The Architecture of Transit
Photographing Instances of Beauty and Sublimity in the Landscapes of Motorway Architecture between the Alps and Naples
Motorways are generally perceived as too mundane a subject for academic research.
Neither their architecture or aesthetic have received attention within architectural discourse and they have not been the subject of an academic photographic research project.
This project posits the motorway as an architectural megastructure within the landscape. As one continuous piece of architecture that crosses international boundaries on its route across Europe, it is an architecture so large that it cannot be perceived in its entirety.
The research and the photographs are based on a large Field Study from the Swiss Alps to Naples in Southern Italy, within which are found numerous complex topographical and spatial conditions, which when the motorway is forced to negotiate during its route, results in extraordinary architectural incidents. The research domain was chosen because it is significant within the history of art and literature. Traveling in these regions was and is strongly related to the development of the phenomenology of Beauty and Sublimity and their representation in Culture.
Because the semantics of the term Sublime have become diluted in contemporary usage, [often wrongly being used in description of something exquisite or delightful], this project revisits 18th century formulations of these aesthetic categorisations, in the identification of instances of Sublimity and Beauty within the motorway megastructure and its immediate context.
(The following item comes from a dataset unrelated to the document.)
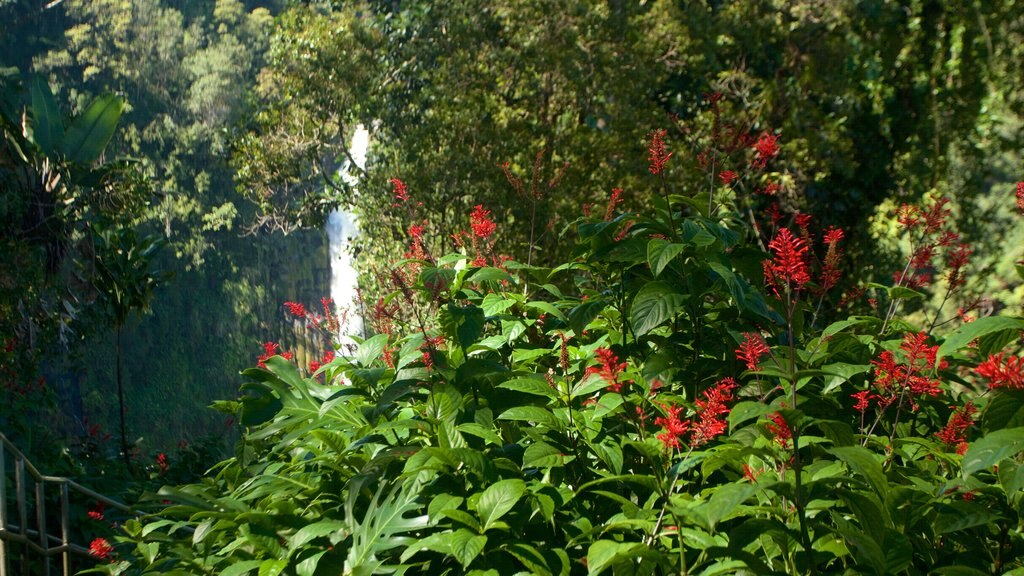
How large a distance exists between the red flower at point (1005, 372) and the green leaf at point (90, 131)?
792cm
The research involved reference to 18th century travel literature and aesthetic treatises alongside contemporary architectural and photographic discourses.
Informed by this research, a series of topographical photographs – which through the total act of photography, create a new methodology for the identification, experience and representation of the Sublime incident within the motorway megastructure over an extensive field of study.
This long considered and evolving series of photographs reject the banal aesthetic in contemporary photography, employing instead a photographic aesthetic that embraces representation and post production enhancement rather than images that simply record, whose origins lie in Fine Art practice.
The photographs challenge the perception of motorways as mundane architecture within the landscape – not worthy of serious academic investigation and the current notions about the use of ‘banal’ subject matter, that emphasise the authorial presence of the photographer in the photograph.
The work explores the interdependent relationship between Beauty and Sublimity both within the making of the photograph and within its subsequent representation for viewer of the photograph and how this is able to adequately communicate an aesthetic experience.
By employing precise understandings of aesthetic categorisation in reference to visual perception and photographic composition, the research has created an original and transferable methodology for digital photography with which to investigate landscape architectures.